Apply rotation based on \(\theta\)

With \(\theta\) calculated, we are now ready to rotate each sample accordingly. Since we cannot load all of the data into memory at the same time, we will currently only rotate the first timepoint to check that it worked. After we have determined all necessary manipulations for each embryo, we will run the actual rotation.

# Dataframe to save first timepoint from each rotate embryo
rot = {}

# List to save bokeh plots
Lp = []

for f in tqdm.tqdm(files):
    # Extract the theta value for this sample
    theta = line[line['f']==f]['theta'].values[0]

    # Rotate single image
    rimg = scipy.ndimage.rotate(raw[f][1],theta)

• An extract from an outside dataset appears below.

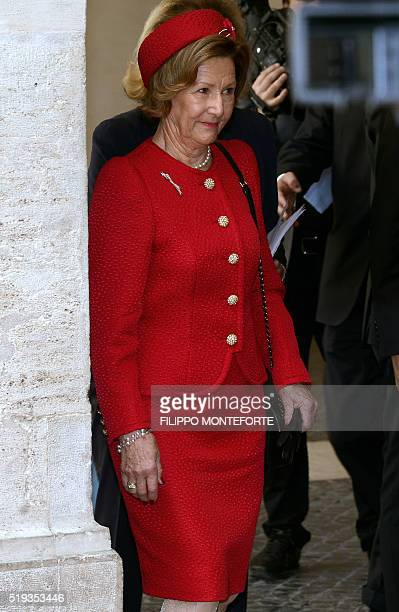 Queen Sonja of Norway walks towards her husband King Harald of Norway and Italy's Prime Minister Matteo Renzi at Rome's Palazzo Chigi on April 6 2016...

    # Save and plot first timepoint
    rot[f] = rimg
    p = bebi103.viz.imshow(rimg,title=f)
    Lp.append(p)
100%|██████████| 4/4 [00:00<00:00,  6.63it/s]
bokeh.io.show(bokeh.layouts.gridplot(Lp,ncols=2))
# Import modules
import bebi103
import gbeflow
import tifffile
import scipy.ndimage

# Import image from tiff
raw = tifffile.imread(impath)

# Select first timepoint from `raw` to display
clk = bebi103.viz.record_clicks(raw[0],flip=False)

# Extract points from `clk` to a dataframe
points = clk.to_df().reset_index()

# Calculate line for each embryo
line = gbeflow.calc_line(points
                ).reset_index(
                ).rename(
                    columns={'index','f'}
                )

# Calculate angle of rotation
line = gbeflow.calc_embryo_theta(line)

# Rotate embryo
rimg = scipy.ndimage.rotate(raw,line['theta'])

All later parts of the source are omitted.